Dove stavano fisicamente i lavoratori di Agile quando ancora l’azienda per cui lavoravano si chiamava Getronics, prima di approdare all’area Montefibre? Stavano alla Ico, portineria del Pino.
E perché stavano lì? Perché in precedenza erano dipendenti di Olivetti.
Ma nelle tante parole spese di recente, in più occasioni, nel salone dei 2000 o davanti alla fabbrica dei mattoni rossi (dove c’era la Diebold) qualcuno si è mai ricordato di loro?
Eppure non solo ci sono ancora, ma molti sono pure lontani dalla pensione.
Che c’entra Manital?
Manital è nata da una delle prime operazioni di spezzatino di Olivetti: la cessione ad una newco – Manital appunto – della centrale termica di via Di Vittorio insieme ai relativi addetti.

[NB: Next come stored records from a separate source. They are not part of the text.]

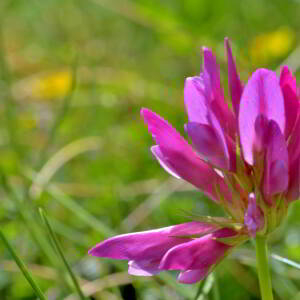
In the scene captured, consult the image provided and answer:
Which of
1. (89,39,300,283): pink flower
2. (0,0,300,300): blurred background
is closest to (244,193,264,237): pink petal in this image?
(89,39,300,283): pink flower

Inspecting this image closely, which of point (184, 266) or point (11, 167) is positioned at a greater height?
point (184, 266)

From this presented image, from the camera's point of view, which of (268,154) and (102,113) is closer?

Poi negli ultimi anni, quando già la nave traballava, tutti a omaggiare lo spirito olivettiano per la sciagurata operazione del Castello di Parella, improbabile resort di lusso all’ingresso della Valchiusella e imperdonabile specchietto per le allodole.

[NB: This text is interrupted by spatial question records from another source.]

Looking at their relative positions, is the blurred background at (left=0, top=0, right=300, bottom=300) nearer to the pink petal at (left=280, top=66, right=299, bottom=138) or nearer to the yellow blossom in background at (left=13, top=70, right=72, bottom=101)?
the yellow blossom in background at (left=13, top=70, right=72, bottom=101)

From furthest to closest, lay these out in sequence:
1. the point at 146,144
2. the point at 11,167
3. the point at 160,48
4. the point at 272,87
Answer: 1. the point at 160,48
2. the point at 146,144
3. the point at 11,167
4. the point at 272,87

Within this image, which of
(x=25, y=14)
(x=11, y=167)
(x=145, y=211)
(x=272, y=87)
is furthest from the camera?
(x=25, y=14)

Com’è possibile che tanti avventurieri, forestieri ma anche locali, abbiano trovato proprio ad Ivrea terreno fertile per le proprie scorribande?
E purtroppo lo spirito olivettiano è stato maldestramente chiamato in causa in troppe vicende che farebbero vergognare Adriano, in cui poi alla fine qualcuno che paga c’e sempre: i lavoratori.
In particolare a sinistra non guasterebbe una riflessione meno approssimativa. Soprattutto qui dove a partire dagli anni 80 il fatto che il partito dei lavoratori fosse anche quello di De Benedetti ha generato un equivoco di fondo ma soprattutto ha scavato un baratro nel rapporto con le persone che abbiamo tutti profumatamente pagato.
Se si pensa di celebrare l’età dell’oro proiettandola nel futuro, bypassando con disinvoltura quello che è successo negli ultimi 40 anni, si perpetua un errore ben sintetizzato da una dichiarazione del nostro esimio sindaco secondo cui “non si vive di ricordi”…soprattutto, aggiungo io, se i ricordi più recenti non sono tanto belli ed è meglio nasconderli sotto il tappeto.